NixOS / nixpkgs

Nix Packages collection & NixOS
MIT License
18.33k stars 14.3k forks source link

Boot fails when importing a ZFS pool of LVM volumes with `Failed to find executable lvm: No such file or directory` #165032

Open jaen opened 2 years ago

jaen commented 2 years ago

Describe the bug

From some time (might coincide with lvm2 upgrade to 2.03.15, but haven't checked yet) one of my servers has problems booting – it gets stuck at ZFS import. After some debugging I have pinpointed the issue to be caused by LVM – if I go into the rescue shell and do vgchange -ay && exit the system boots successfully.
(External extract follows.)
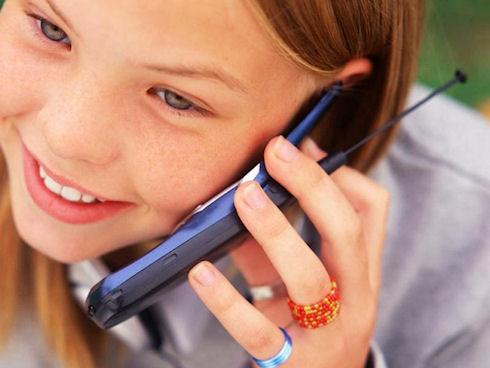 В каком возрасте у ребенка должен быть мобильный телефон?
When looking at verbose boot logs I can see the following message:

Mar 20 23:05:53 ronin lvm[4242]: PV /dev/dm-12 online, VG ThunderbayCacheVolumeGroup is complete.

... quite a bit of udev stuff

Mar 20 23:05:53 ronin systemd-udevd[4164]: dm-12: Running command "/run/current-system/systemd/bin/systemd-run -r --no-block --property DefaultDependencies=no --unit lvm-activate-ThunderbayCacheVolumeGroup lvm vgchange -aay --nohints ThunderbayCacheVolumeGroup"
Mar 20 23:05:53 ronin systemd-udevd[4164]: dm-12: Starting '/run/current-system/systemd/bin/systemd-run -r --no-block --property DefaultDependencies=no --unit lvm-activate-ThunderbayCacheVolumeGroup lvm vgchange -aay --nohints ThunderbayCacheVolumeGroup'
Mar 20 23:05:53 ronin systemd-udevd[4164]: Successfully forked off '(spawn)' as PID 4245.
Mar 20 23:05:53 ronin systemd-udevd[4164]: dm-12: '/run/current-system/systemd/bin/systemd-run -r --no-block --property DefaultDependencies=no --unit lvm-activate-ThunderbayCacheVolumeGroup lvm vgchange -aay --nohints ThunderbayCacheVolumeGroup'(err) 'Failed to find executable lvm: No such file or directory'
Mar 20 23:05:53 ronin systemd-udevd[4164]: dm-12: Process '/run/current-system/systemd/bin/systemd-run -r --no-block --property DefaultDependencies=no --unit lvm-activate-ThunderbayCacheVolumeGroup lvm vgchange -aay --nohints ThunderbayCacheVolumeGroup' failed with exit code 1.
Mar 20 23:05:53 ronin systemd-udevd[4164]: dm-12: Command "/run/current-system/systemd/bin/systemd-run -r --no-block --property DefaultDependencies=no --unit lvm-activate-ThunderbayCacheVolumeGroup lvm vgchange -aay --nohints ThunderbayCacheVolumeGroup" returned 1 (error), ignoring.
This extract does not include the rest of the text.